Osage Hotel

The Osage Hotel is now apartments for senior and underserved citizens.

100 North Summit Street

The Osage Hotel was built in 1920 at the northeast corner of Summit Street and Central Avenue by the Swenson Construction Co., of Kansas City, Missouri.

The price to build the five-story brick and stone structure was $250,000.

Materials, including the Silverdale stone that was used to finish the first level of the hotel, were brought by railroad. 

The Osage replaced the town’s first hotel, a small rooming house called the Central Avenue Hotel.

In addition to hotel rooms, ground-floor storefronts housed small shops, including the Peacock Shop (1938), the Osage Barber Shop (1930s-1950s), and a liquor and coffee shop.
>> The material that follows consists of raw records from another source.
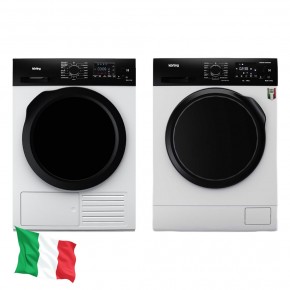 KD 69 IHP + KWM 59ID14107 в Талице - talica.ok-mebel.com | фото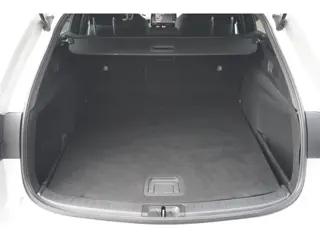 Foto 13 van Toyota Corolla Touring Sports 1.8 Hybrid Dynamic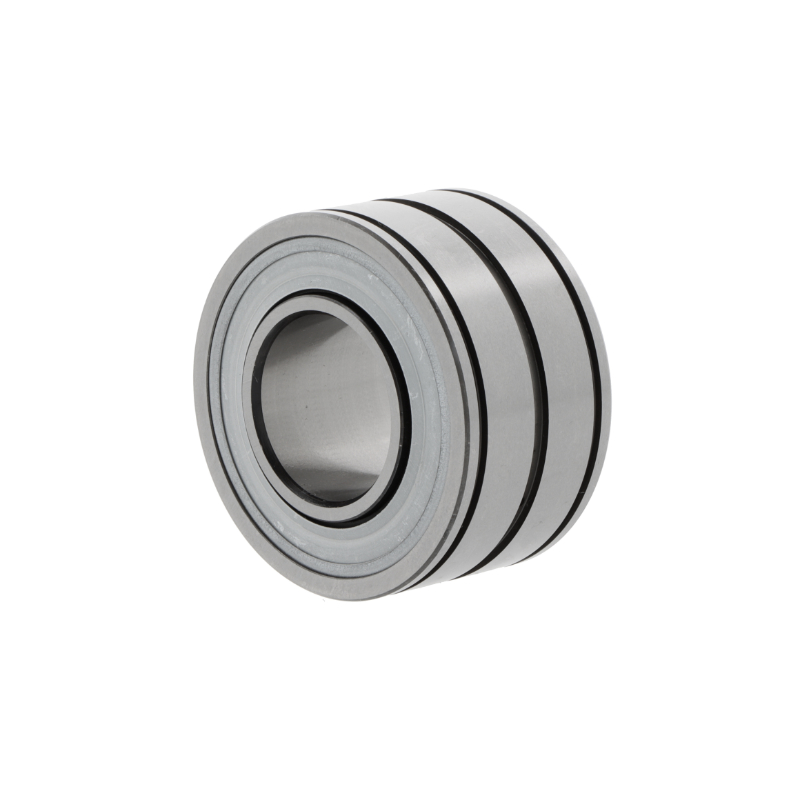 Roulements à billes à contact oblique G5205 -2RS-N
“This corner has been continuously a spot for the weary traveler to seek food and sleep for nearly 70 years,” noted Arkansas City photographer George Cornish in a presentation he gave about 1940. In 1991, the hotel was converted to apartments and the name was changed to the Osage Senior Apartments. 

This building, which has both Neoclassical and late 19th/20th Century Classical Revival architectural elements, features a deep cornice and stylized brick balustrade along the parapet at roof level, horizontal stone banding, keystones at the major windows, and the original stone storefront.

 

Did You Know?

The first Arkalalah Cotillion was held in the then-Osage Hotel’s ballroom. Queen Alalah I and her court were escorted to the hotel after the coronation ceremony was held at the Fifth Avenue Opera House.